Review: Lord of the Dance: Dangerous Games
Lord of the Dance: Dangerous Games
Waterfront Hall, Belfast, February 5-10
If you had to list the cultural definers of contemporary Irishness, you'd include Seamus Heaney, Van Morrison, maybe The Pogues and definitely Michael Flatley.
After all, he exploded onto the Eurovision dance floor in Dublin in 1996 with his version of traditional dancing that blew everyone away.
Partly for the sheer sexiness of all that leg action, partly because of the music and the fact it still referenced the dances that many of us learnt at a tender age.
Fast forward 20 years and the Flatley brand is going strong. Lord of the Dance: Dangerous Games is the most recent incarnation and it filled the Waterfront Hall.
Mr Flatley and his creative team have maybe, though, been a bit too creative.
They've invented a big good versus evil narrative, over-dressed the baddie (excellent Tom Cunningham, fighting the Dark Lord's Darth Vader costume) and thrown in some risque routines.
The sequence where the women, in a Bucks Fizz moment, strip off their cute dresses to dance in black bra and tights is bold and certainly not what you learnt aged seven.
They have great moves, and indeed navels, but although the technical team looked up, I'm not sure it adds to the high energy show.
As the story unfolds, we get some nice female performances from Caroline Gray as heroine Saoirse and Andrea Kwern as bad girl Morrighan the seducer (boo!).
Gerard Fahy's music is big and Rachael O Connor has some swooping soul-influenced numbers as Erin the Goddess.
But the best dance sequences are those where the choreography led by Marie Duffy Pask returns to its roots.
During the interval, I passed a young girl doing some traditional dance for her mother.

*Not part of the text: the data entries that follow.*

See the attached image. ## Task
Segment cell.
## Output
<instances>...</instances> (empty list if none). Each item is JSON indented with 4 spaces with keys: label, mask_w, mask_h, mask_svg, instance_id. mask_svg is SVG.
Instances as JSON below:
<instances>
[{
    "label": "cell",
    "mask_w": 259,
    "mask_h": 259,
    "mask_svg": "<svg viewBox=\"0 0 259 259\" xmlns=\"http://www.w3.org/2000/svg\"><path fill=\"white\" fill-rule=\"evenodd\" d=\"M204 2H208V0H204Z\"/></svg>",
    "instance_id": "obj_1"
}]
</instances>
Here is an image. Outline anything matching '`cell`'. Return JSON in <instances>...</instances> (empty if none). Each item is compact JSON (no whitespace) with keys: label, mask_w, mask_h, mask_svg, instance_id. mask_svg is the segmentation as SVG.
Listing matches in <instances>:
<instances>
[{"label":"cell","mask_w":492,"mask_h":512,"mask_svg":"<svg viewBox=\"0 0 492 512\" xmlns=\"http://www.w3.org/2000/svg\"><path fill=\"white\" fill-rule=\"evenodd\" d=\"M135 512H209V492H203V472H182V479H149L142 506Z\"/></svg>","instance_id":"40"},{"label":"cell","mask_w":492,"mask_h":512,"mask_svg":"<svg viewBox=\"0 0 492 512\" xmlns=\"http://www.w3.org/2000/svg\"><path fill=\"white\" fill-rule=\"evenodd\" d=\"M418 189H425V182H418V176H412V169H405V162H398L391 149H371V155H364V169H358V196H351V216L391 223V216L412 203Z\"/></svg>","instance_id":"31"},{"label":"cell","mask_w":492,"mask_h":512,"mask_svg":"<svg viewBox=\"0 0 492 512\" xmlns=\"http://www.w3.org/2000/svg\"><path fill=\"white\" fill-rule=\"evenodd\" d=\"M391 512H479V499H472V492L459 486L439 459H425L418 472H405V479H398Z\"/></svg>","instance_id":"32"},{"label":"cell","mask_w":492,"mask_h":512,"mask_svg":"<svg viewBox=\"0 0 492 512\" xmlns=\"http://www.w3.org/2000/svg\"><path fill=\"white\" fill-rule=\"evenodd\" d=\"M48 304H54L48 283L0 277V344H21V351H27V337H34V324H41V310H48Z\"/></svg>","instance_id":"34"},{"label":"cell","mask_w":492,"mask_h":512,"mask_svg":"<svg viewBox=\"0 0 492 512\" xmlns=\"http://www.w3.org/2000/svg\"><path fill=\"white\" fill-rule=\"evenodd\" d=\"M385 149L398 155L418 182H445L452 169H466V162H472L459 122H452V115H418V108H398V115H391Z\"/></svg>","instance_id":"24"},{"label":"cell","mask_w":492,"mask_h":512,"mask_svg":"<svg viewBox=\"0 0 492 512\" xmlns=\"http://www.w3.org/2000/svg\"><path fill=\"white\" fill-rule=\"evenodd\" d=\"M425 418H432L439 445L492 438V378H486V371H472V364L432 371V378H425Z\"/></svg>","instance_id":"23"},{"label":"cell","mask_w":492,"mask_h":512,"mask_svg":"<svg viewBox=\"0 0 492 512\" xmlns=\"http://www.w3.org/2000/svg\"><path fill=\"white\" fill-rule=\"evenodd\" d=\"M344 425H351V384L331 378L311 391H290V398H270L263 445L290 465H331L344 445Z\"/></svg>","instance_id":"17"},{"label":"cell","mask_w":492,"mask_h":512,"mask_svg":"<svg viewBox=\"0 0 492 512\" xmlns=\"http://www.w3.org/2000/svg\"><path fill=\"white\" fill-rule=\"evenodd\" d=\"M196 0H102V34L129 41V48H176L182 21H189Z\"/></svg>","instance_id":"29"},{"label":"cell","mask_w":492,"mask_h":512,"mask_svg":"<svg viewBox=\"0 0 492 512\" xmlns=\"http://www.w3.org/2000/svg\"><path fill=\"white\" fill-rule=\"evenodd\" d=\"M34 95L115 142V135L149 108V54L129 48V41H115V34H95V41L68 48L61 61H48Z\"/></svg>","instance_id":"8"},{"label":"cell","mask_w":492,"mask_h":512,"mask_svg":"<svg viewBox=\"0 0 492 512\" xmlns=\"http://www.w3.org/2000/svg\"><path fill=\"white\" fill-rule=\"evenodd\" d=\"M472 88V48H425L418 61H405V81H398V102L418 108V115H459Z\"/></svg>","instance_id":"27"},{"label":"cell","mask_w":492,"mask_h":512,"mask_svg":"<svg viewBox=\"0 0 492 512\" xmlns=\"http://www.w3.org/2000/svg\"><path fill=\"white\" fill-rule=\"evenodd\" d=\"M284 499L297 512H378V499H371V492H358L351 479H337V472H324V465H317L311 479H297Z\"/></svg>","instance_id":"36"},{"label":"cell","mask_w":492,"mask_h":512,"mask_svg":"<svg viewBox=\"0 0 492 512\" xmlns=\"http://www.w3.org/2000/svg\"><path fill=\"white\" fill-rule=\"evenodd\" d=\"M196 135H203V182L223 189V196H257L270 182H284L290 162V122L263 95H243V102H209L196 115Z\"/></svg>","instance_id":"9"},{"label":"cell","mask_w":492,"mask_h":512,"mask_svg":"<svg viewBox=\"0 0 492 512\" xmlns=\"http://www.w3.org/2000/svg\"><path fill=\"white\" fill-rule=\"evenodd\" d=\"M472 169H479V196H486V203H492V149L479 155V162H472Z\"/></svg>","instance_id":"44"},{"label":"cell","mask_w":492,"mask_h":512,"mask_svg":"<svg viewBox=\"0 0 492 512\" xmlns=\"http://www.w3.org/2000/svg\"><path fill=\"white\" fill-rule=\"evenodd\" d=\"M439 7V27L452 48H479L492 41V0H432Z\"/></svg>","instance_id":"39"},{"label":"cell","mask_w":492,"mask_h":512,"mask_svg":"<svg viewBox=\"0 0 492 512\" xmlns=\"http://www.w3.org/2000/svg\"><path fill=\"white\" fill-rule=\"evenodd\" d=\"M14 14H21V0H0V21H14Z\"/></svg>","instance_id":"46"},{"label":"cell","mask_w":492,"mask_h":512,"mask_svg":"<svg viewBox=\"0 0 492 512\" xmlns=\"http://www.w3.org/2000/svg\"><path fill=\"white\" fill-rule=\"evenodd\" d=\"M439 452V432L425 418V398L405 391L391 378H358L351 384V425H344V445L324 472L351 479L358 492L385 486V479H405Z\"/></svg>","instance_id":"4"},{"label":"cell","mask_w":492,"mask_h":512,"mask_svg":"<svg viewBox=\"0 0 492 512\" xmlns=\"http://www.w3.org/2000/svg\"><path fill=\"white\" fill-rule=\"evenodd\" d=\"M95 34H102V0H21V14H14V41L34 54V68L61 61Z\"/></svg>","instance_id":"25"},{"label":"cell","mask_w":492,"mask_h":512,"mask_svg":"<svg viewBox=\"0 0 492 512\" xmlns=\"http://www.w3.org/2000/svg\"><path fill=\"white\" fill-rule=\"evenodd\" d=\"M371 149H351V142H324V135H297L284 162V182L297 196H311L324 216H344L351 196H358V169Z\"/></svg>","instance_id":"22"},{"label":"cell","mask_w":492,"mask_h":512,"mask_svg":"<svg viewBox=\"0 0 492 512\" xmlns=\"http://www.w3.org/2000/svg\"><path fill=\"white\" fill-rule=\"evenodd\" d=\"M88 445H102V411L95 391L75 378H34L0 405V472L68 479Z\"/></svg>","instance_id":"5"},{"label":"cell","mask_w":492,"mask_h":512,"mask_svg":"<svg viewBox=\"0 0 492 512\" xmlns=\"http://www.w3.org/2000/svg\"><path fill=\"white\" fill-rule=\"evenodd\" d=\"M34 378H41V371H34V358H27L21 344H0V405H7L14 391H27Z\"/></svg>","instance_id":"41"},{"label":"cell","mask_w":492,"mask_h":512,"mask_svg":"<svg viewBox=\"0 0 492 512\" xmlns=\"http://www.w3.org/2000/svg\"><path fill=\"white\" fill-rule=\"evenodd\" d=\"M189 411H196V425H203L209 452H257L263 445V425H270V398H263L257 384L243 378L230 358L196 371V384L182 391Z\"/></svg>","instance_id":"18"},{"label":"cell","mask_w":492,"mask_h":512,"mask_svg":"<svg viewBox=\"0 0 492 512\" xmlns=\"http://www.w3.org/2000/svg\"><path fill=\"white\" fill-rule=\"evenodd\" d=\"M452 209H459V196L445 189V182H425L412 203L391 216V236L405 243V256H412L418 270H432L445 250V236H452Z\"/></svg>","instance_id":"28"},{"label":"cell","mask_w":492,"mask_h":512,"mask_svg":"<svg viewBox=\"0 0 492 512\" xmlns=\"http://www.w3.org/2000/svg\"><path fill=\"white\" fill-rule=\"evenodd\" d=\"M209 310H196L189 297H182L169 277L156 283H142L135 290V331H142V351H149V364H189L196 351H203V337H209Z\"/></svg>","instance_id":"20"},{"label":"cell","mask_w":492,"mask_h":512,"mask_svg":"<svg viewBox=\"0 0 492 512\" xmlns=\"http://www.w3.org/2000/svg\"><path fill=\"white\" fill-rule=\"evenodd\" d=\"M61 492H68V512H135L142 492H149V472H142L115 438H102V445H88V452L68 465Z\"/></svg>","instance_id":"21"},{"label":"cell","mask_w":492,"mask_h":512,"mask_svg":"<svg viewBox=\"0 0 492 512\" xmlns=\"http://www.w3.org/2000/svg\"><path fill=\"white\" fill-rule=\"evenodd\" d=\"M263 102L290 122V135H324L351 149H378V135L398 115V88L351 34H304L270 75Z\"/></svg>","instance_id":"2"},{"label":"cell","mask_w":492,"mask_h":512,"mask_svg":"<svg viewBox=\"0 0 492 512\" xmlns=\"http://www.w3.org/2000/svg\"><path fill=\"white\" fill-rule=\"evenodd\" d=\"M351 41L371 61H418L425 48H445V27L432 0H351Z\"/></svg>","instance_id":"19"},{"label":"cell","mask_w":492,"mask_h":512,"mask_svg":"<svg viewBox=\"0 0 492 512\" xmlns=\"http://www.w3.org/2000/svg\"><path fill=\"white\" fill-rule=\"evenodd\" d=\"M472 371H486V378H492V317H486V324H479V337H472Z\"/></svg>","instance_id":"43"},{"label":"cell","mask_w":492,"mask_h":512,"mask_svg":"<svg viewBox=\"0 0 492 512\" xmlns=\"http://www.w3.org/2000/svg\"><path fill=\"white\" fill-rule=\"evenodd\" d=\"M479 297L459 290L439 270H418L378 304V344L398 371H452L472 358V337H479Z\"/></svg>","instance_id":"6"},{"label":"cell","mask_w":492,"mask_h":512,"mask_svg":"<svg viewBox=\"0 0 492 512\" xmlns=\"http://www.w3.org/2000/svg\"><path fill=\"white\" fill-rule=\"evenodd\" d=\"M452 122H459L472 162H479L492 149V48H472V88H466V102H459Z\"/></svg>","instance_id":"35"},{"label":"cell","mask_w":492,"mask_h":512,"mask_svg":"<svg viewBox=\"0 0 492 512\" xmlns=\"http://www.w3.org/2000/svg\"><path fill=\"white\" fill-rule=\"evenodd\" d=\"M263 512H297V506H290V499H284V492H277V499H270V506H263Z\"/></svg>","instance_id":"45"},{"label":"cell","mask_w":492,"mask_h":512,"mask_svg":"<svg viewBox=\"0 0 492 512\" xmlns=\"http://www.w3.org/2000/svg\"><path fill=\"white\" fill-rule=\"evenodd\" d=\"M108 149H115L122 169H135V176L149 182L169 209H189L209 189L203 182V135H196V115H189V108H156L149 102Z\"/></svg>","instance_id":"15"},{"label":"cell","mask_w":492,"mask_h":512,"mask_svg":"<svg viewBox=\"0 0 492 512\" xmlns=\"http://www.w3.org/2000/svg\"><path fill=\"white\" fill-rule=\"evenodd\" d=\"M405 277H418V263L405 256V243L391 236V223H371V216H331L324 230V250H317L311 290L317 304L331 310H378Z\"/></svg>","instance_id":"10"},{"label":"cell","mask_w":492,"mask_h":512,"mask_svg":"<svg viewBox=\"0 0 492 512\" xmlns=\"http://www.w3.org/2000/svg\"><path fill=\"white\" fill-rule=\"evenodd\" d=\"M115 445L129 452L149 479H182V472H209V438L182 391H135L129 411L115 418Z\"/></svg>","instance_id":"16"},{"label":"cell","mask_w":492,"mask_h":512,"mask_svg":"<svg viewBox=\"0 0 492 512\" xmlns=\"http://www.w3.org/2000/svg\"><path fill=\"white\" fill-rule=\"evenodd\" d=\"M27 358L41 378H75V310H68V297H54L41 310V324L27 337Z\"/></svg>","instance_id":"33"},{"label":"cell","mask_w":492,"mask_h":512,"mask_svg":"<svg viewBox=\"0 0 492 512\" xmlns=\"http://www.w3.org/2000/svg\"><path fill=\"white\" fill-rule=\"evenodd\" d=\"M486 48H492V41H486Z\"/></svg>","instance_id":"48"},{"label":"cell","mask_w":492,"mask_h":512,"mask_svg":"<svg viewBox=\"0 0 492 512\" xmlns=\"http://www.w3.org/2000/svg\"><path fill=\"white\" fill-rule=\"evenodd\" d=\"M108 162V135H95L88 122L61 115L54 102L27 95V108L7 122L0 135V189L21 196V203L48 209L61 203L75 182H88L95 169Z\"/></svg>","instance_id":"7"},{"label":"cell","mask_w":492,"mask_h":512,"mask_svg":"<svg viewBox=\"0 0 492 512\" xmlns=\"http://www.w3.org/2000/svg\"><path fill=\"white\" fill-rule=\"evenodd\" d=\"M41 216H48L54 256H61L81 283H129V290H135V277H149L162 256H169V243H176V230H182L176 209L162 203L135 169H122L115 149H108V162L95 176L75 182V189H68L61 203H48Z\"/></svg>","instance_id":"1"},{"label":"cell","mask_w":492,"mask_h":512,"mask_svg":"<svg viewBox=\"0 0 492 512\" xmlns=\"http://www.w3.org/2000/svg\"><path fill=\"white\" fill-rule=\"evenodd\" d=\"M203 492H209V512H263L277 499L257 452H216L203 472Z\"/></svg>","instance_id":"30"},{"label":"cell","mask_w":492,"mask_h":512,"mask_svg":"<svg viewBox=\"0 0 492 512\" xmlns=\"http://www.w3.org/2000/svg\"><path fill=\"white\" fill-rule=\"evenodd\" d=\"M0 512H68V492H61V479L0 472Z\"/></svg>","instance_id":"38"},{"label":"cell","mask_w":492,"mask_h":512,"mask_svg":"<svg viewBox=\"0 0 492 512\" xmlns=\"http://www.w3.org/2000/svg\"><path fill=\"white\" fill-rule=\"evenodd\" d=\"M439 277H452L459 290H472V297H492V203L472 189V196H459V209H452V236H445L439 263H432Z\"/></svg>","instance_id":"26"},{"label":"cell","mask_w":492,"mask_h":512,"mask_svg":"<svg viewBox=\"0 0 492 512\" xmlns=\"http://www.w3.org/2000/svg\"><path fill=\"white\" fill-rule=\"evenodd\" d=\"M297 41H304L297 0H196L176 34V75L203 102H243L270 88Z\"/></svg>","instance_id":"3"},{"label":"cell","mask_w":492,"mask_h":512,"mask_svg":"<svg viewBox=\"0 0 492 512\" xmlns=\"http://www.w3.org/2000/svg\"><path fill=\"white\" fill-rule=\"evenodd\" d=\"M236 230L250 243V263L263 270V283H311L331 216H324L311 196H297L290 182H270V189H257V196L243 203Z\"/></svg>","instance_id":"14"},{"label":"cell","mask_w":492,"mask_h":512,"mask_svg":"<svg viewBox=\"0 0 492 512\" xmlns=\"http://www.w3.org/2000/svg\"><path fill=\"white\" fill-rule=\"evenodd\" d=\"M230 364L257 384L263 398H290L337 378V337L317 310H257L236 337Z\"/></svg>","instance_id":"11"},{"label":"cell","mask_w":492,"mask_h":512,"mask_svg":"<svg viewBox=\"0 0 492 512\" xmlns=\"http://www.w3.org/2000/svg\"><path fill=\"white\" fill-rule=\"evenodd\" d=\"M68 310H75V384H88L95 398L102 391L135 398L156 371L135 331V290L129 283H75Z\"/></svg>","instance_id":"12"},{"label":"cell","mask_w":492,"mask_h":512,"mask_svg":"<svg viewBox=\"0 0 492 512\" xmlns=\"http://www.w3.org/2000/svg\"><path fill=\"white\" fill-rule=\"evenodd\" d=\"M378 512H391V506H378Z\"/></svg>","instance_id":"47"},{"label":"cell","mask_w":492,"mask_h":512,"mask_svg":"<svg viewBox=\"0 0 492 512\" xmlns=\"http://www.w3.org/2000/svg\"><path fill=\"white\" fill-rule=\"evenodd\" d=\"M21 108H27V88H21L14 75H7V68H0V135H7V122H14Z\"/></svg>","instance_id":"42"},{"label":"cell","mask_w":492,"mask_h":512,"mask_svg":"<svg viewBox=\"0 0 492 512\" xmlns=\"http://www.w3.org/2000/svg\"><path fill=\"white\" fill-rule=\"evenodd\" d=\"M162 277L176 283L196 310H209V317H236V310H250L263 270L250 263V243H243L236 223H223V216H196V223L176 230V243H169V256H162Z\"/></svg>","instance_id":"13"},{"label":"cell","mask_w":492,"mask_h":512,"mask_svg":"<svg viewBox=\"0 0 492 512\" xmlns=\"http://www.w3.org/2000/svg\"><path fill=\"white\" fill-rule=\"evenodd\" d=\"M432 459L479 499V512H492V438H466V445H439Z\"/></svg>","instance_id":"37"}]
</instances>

Her delight and skill underlined what this show is all about.
For the Lord of the Dance formula works best channelling that original excitement.
There are lyrical dances with horses and a unicorn beamed onto the screen - well, Theresa May was in town.
At the first half finale, the whole team, with brilliant front man James Keegan tapping his heart out, made the audience go wild.
As they did at the stonking sequence which rounded off this enjoyable show.